■ Activity: Each entry below is to be reproduced exactly, though any pictures it holds must be omitted.

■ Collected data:
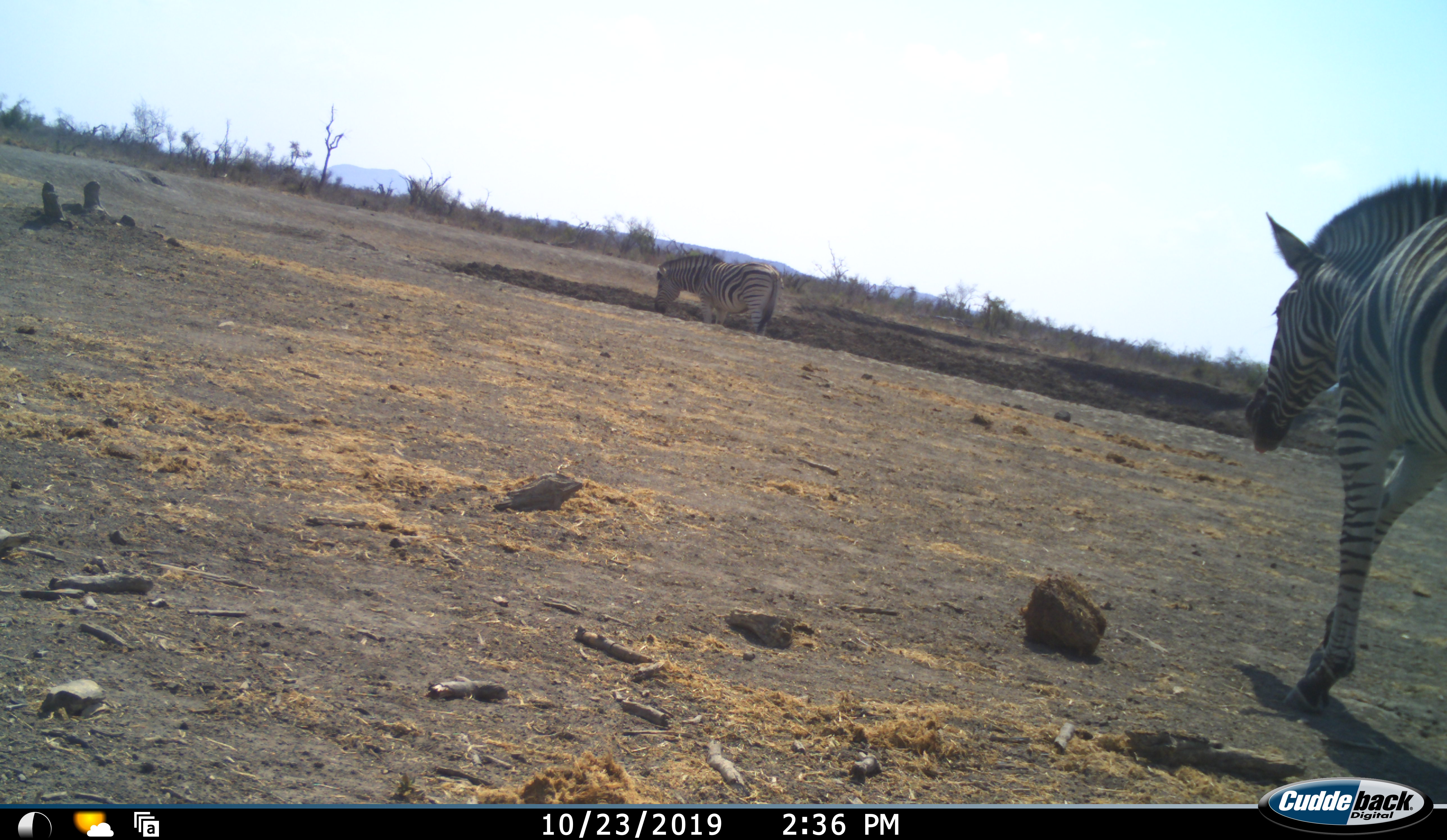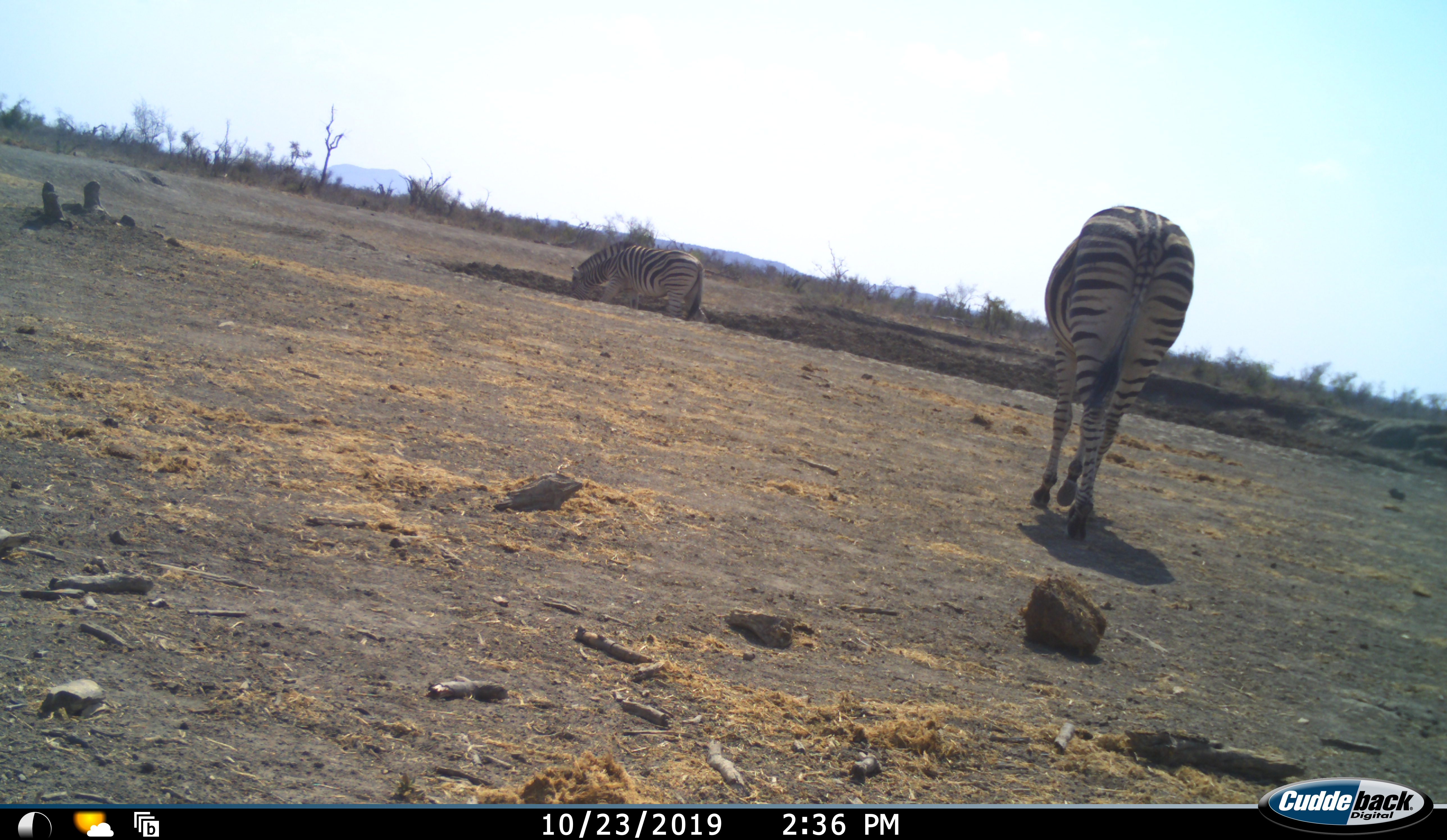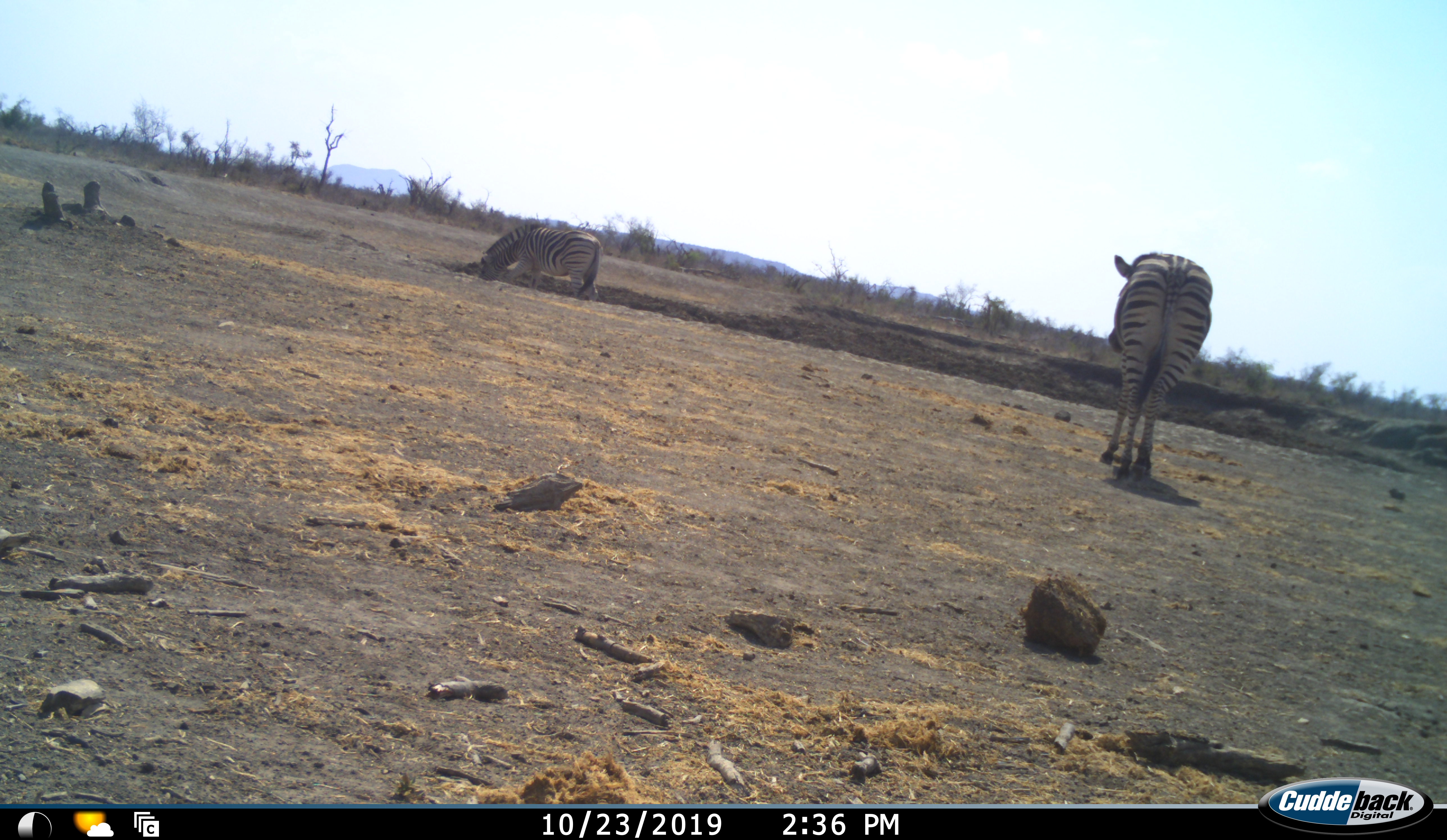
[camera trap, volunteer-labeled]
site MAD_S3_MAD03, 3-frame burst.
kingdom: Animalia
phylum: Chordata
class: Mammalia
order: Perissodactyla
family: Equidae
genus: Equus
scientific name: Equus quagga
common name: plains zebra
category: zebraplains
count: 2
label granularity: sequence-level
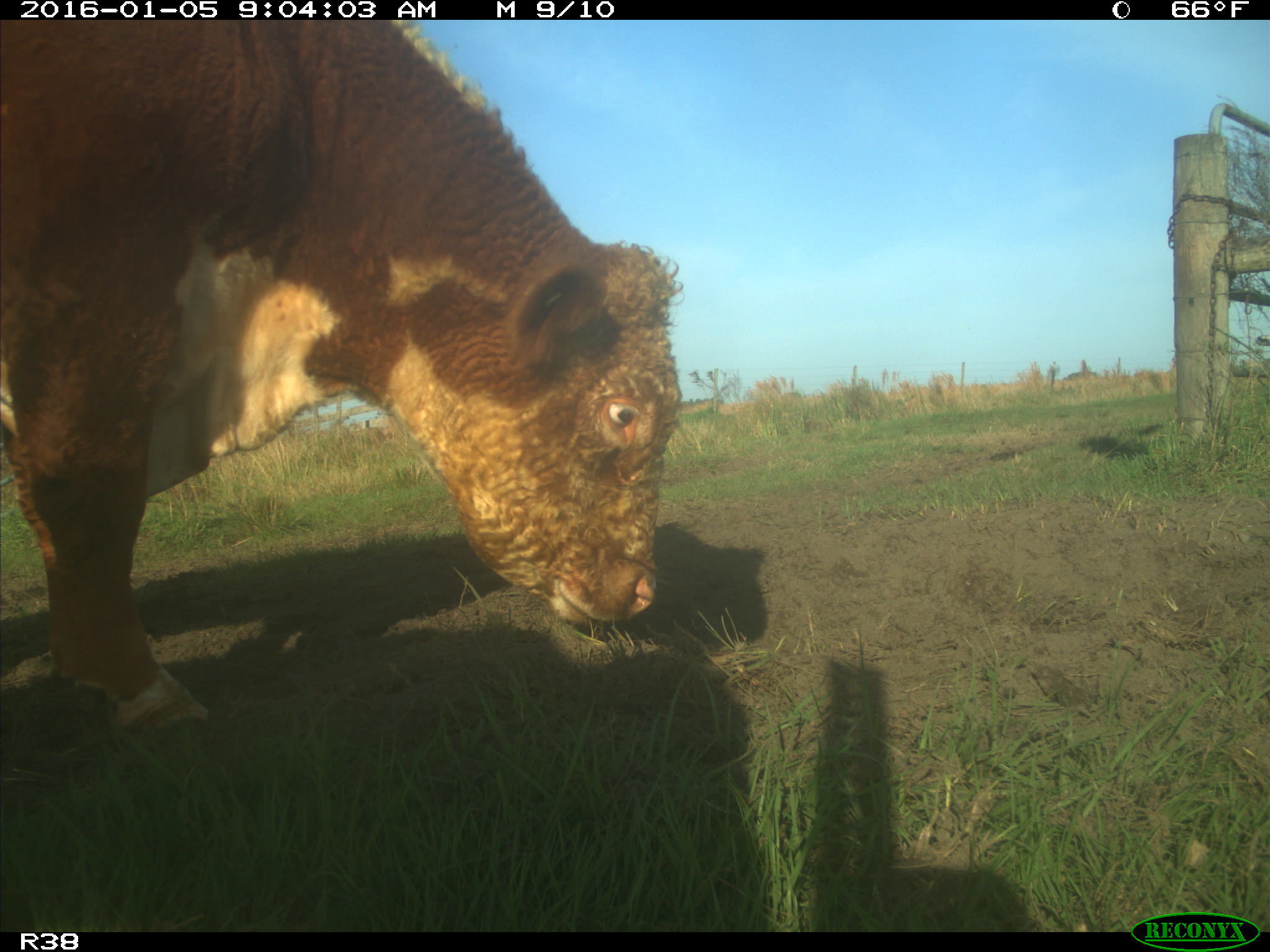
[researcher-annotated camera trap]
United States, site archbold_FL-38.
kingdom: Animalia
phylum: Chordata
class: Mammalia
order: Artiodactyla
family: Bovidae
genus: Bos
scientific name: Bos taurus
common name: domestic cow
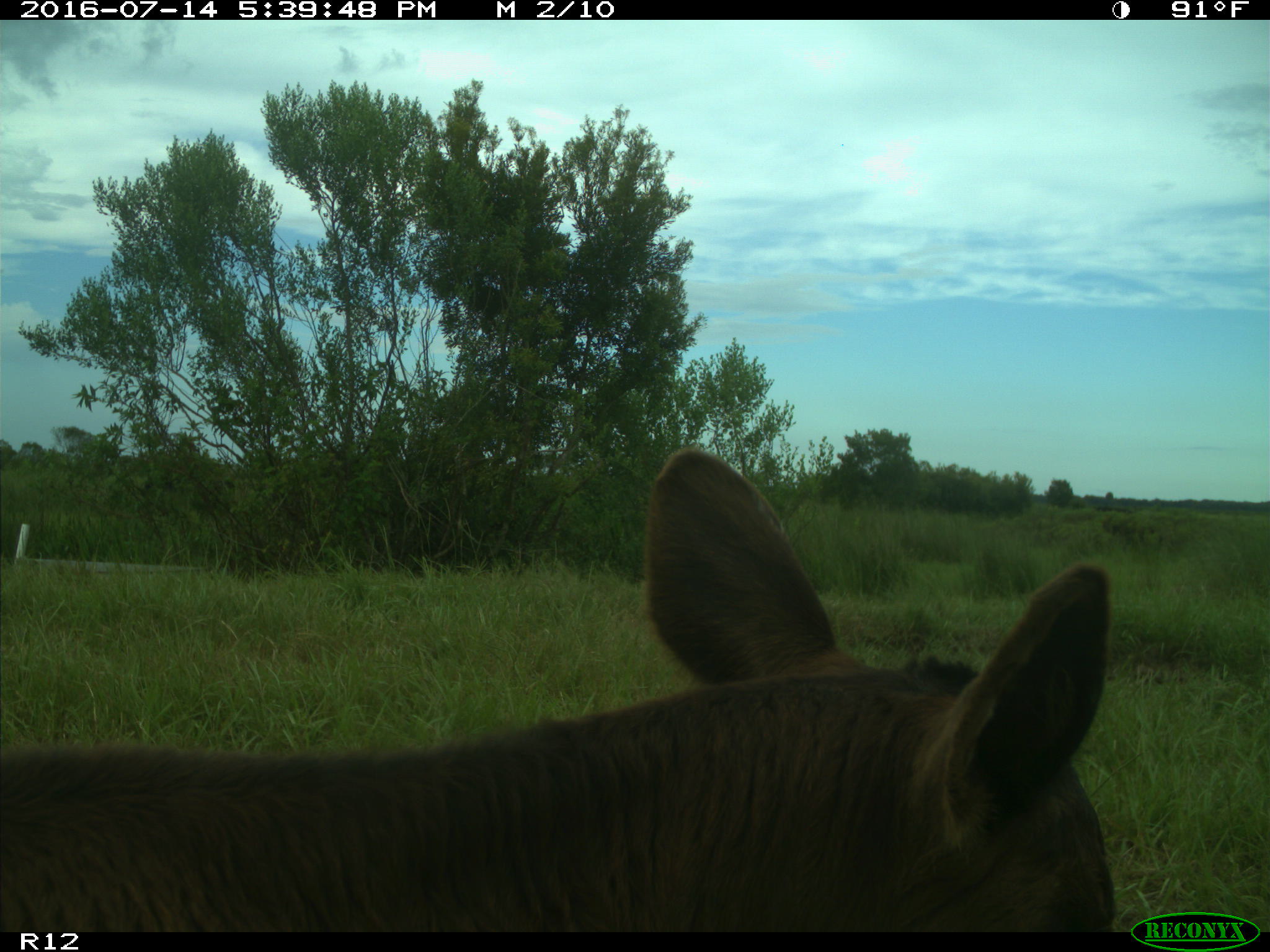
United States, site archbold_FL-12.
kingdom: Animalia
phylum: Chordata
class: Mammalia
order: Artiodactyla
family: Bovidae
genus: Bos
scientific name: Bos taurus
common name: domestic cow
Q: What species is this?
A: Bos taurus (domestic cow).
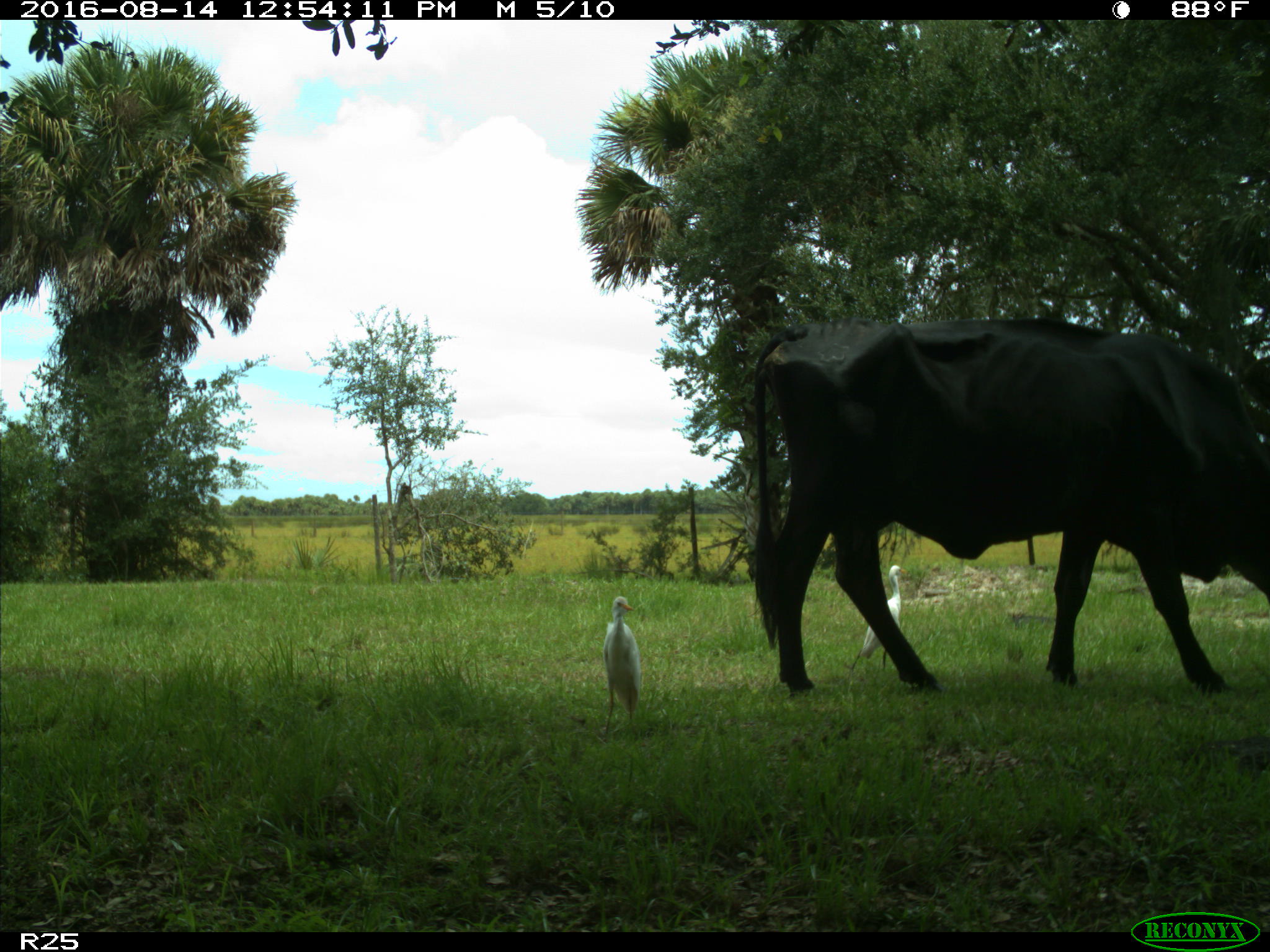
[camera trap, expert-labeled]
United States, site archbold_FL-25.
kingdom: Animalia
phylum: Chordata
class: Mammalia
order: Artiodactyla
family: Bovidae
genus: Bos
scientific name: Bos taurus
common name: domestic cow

■ Written answer:
[camera trap, volunteer-labeled]
site MAD_S3_MAD03, 3-frame burst.
kingdom: Animalia
phylum: Chordata
class: Mammalia
order: Perissodactyla
family: Equidae
genus: Equus
scientific name: Equus quagga
common name: plains zebra
category: zebraplains
count: 2
label granularity: sequence-level
[researcher-annotated camera trap]
United States, site archbold_FL-38.
kingdom: Animalia
phylum: Chordata
class: Mammalia
order: Artiodactyla
family: Bovidae
genus: Bos
scientific name: Bos taurus
common name: domestic cow
United States, site archbold_FL-12.
kingdom: Animalia
phylum: Chordata
class: Mammalia
order: Artiodactyla
family: Bovidae
genus: Bos
scientific name: Bos taurus
common name: domestic cow
Q: What species is this?
A: Bos taurus (domestic cow).
[camera trap, expert-labeled]
United States, site archbold_FL-25.
kingdom: Animalia
phylum: Chordata
class: Mammalia
order: Artiodactyla
family: Bovidae
genus: Bos
scientific name: Bos taurus
common name: domestic cow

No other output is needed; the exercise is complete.